Les examens radiologiques et autres ne décèleront aucune anomalie physiologique, aucun signe de lésion cérébrale. Quant à la misogynie ambiante, le microbiote intestinal, logé dans les limbes de notre second cerveau, en serait la cause. L'orthophoniste, un homme chargé de la femme à rééduquer, aura beau chanter les syllabes, rien n'y fera, d'où la sentence tombant comme un couperet : "Je n'en peux plus des femmes qui souffrent des hommes. Je n'en peux plus des hommes, des hommes et des femmes". Accoucher de l'homme nouveau, telle est la question… Le recours aux électrochocs et autres traitements expérimentaux, n'auront pas plus de succès. La musicothérapie, elle, réglée sur des fréquences de bien-être, entrainera une levée du mutisme et avec elle une "explication" de nature très inspirée, vraiment très inspirée…

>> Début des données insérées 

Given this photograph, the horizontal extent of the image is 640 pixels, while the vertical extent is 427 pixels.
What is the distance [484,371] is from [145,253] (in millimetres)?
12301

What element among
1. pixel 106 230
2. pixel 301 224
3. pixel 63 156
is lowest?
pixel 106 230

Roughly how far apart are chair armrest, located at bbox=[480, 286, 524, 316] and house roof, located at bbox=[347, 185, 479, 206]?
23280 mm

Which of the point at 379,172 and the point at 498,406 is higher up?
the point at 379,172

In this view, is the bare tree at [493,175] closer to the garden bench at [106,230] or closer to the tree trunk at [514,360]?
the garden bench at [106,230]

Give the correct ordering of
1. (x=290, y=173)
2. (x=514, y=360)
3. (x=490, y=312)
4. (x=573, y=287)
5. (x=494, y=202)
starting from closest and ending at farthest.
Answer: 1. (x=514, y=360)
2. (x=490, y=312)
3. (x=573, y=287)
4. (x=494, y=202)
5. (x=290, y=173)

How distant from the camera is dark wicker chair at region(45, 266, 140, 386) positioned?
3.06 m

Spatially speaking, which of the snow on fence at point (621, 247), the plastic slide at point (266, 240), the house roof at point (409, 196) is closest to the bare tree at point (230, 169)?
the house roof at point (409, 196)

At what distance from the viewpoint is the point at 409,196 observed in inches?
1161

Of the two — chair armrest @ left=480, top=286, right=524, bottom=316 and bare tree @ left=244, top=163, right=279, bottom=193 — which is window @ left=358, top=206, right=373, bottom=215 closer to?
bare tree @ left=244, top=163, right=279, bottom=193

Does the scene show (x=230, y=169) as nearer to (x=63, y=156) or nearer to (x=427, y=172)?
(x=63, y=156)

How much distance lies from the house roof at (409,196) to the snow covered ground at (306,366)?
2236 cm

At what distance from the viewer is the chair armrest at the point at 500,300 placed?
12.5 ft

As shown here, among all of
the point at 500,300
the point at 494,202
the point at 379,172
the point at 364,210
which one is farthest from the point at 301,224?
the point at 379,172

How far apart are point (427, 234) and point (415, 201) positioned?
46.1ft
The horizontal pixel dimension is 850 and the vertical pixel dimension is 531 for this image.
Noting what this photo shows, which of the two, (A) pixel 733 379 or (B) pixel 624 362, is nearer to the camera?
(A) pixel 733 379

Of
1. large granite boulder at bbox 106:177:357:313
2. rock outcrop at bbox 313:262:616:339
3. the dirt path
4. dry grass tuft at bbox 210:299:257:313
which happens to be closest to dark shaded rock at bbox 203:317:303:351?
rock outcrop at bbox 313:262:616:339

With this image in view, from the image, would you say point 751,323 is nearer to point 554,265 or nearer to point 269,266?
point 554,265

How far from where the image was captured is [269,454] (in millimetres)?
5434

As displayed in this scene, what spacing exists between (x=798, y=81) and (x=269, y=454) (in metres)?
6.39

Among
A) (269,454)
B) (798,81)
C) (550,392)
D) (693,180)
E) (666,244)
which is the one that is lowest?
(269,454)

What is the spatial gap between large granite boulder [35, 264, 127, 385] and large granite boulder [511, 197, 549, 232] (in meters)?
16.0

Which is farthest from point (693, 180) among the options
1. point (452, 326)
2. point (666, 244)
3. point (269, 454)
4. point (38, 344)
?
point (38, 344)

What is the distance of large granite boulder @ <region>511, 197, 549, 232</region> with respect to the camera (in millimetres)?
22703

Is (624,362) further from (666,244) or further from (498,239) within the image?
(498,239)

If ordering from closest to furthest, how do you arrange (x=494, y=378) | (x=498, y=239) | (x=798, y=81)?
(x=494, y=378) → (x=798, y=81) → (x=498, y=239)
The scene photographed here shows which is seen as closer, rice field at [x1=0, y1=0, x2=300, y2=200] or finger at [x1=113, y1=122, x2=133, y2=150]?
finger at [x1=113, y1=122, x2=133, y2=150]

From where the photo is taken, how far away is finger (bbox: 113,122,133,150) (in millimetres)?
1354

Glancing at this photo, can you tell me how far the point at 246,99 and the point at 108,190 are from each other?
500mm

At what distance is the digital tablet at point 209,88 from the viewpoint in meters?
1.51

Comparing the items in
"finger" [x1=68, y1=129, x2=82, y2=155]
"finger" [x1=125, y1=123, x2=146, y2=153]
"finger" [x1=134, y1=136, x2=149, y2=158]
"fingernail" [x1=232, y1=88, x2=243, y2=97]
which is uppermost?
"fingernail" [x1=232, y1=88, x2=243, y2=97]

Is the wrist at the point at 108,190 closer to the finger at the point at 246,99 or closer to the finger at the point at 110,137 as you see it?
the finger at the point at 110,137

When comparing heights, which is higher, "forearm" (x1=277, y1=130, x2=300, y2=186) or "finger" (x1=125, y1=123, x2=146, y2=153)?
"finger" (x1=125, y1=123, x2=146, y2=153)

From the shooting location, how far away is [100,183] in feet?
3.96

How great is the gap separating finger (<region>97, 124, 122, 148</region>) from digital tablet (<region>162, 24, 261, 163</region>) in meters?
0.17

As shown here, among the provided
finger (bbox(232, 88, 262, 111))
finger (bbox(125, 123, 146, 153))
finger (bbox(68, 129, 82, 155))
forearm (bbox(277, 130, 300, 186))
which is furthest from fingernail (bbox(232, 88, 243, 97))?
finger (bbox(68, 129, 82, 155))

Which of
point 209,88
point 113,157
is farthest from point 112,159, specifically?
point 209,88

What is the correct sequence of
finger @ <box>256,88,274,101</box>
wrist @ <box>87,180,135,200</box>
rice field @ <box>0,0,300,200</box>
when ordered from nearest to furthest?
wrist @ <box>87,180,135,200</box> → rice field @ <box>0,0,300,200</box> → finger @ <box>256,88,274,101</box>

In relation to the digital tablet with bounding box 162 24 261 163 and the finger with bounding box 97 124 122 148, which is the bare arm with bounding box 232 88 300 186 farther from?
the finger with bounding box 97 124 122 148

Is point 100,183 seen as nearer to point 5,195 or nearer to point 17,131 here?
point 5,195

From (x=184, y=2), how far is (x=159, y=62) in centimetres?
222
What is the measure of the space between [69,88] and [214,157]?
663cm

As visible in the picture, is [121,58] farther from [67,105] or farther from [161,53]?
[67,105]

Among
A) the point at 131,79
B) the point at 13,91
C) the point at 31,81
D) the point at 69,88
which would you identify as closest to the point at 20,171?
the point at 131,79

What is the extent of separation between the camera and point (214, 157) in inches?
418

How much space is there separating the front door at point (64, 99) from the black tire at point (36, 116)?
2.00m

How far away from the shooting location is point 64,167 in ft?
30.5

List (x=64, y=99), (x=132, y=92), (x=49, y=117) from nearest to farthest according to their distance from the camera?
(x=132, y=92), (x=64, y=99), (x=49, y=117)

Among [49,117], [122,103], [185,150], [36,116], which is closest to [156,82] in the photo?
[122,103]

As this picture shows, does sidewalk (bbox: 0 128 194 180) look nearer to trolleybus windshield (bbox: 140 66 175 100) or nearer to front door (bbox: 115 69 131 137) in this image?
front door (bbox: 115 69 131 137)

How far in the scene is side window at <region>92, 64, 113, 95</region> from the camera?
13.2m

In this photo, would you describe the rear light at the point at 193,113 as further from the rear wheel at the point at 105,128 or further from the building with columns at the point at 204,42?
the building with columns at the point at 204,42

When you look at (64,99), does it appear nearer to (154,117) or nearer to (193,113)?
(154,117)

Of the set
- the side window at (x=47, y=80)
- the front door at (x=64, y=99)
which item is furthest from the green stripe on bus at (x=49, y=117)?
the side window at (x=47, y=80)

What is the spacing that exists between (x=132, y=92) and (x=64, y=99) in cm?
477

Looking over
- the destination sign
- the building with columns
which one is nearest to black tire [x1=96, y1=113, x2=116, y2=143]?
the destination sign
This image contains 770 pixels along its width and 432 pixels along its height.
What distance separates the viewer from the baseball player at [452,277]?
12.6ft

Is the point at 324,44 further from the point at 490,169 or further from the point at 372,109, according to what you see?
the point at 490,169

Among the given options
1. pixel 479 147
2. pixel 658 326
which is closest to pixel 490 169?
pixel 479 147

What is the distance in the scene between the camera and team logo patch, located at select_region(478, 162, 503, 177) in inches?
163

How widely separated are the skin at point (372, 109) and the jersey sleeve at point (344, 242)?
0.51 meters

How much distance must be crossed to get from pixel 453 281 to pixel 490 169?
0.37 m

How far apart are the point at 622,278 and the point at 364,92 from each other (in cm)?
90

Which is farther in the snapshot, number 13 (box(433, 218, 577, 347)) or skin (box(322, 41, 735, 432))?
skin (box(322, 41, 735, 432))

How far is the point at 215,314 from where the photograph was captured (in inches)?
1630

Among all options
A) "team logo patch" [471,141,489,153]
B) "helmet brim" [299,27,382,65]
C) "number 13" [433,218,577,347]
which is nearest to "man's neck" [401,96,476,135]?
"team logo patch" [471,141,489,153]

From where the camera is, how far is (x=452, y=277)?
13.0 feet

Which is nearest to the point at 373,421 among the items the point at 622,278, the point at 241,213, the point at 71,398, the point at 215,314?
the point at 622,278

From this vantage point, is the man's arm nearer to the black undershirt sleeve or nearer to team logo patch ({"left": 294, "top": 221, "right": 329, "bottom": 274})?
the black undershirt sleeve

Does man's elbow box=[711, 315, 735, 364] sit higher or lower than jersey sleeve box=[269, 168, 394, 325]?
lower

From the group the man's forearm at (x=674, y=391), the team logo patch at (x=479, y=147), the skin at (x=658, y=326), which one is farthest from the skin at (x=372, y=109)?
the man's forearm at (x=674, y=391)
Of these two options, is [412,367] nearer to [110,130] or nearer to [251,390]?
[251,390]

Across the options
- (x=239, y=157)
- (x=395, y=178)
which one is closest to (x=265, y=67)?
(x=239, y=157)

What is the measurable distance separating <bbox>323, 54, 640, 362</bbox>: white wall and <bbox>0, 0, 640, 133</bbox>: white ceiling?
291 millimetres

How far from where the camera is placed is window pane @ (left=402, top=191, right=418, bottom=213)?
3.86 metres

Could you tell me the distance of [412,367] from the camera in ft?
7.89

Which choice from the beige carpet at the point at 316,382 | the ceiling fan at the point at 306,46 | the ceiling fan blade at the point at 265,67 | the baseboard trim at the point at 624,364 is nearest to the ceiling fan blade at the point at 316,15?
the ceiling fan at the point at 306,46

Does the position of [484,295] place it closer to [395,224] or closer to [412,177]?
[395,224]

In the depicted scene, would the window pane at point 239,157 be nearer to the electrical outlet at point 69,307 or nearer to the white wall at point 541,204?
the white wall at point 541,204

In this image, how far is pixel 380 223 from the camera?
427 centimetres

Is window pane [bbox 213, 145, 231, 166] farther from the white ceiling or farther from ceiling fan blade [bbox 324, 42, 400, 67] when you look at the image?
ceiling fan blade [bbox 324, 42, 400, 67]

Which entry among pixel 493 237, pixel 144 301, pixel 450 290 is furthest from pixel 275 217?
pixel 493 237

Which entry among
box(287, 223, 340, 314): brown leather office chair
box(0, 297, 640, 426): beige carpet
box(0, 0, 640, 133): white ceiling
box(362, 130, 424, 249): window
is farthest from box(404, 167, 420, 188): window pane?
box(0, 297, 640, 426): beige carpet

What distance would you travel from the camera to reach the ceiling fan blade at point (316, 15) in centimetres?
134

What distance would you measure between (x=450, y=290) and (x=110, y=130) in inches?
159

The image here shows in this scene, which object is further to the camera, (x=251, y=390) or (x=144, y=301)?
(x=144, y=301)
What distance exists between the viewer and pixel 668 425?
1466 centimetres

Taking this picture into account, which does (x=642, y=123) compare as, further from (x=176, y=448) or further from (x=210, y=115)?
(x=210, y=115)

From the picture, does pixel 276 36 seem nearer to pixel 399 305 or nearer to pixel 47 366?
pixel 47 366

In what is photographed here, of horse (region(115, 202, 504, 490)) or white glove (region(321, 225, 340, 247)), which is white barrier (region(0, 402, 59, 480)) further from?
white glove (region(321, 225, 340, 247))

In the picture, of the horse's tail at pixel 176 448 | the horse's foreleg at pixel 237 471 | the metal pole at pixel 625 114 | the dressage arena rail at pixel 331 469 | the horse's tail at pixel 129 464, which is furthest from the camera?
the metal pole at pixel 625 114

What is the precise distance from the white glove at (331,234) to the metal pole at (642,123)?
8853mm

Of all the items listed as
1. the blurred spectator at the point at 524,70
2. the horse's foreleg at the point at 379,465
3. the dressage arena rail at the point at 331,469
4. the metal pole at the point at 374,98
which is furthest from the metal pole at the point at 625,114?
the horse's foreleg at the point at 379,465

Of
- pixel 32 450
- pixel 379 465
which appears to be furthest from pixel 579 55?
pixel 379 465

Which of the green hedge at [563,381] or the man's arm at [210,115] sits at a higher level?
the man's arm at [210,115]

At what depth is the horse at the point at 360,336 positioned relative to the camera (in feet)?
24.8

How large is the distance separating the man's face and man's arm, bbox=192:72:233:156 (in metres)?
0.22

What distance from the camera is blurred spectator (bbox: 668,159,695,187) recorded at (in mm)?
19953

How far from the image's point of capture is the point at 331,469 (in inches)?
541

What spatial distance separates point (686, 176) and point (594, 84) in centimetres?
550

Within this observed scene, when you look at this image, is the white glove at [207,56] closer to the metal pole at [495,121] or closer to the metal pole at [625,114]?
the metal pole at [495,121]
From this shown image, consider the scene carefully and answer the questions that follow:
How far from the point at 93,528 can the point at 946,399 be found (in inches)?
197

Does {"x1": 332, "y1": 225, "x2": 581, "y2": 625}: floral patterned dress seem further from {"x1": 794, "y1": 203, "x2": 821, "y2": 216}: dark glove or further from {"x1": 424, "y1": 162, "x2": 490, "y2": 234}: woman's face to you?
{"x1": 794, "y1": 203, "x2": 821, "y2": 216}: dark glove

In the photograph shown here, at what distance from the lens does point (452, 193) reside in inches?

Autant nous avions été conquis par l'intensité sensible de "Plus grand que moi" (présenté en 2018 au Théâtre des Halles), par sa grande finesse d'écriture utilisant alors avec bonheur toute la gamme des registres de langue propres à rendre compte du flux des pensées traversant la protagoniste, autant nous sommes restés ici en retrait, pour ne pas dire sans voix, face à cette fantasmagorie empilant tous les savoir-faire avérés de l'autrice metteuse en scène au risque de la surcharge. Peut-être n'avons-nous pas su décrypter toutes les intentions dramaturgiques de cette fantaisie théâtrale certes rafraîchissante, mais le sentiment dominant reste celui d'une confusion… elle, très "parlante".
◙ Yves Kafka

Vu le samedi 6 juillet 2024 au Théâtre du Train Bleu à Avignon.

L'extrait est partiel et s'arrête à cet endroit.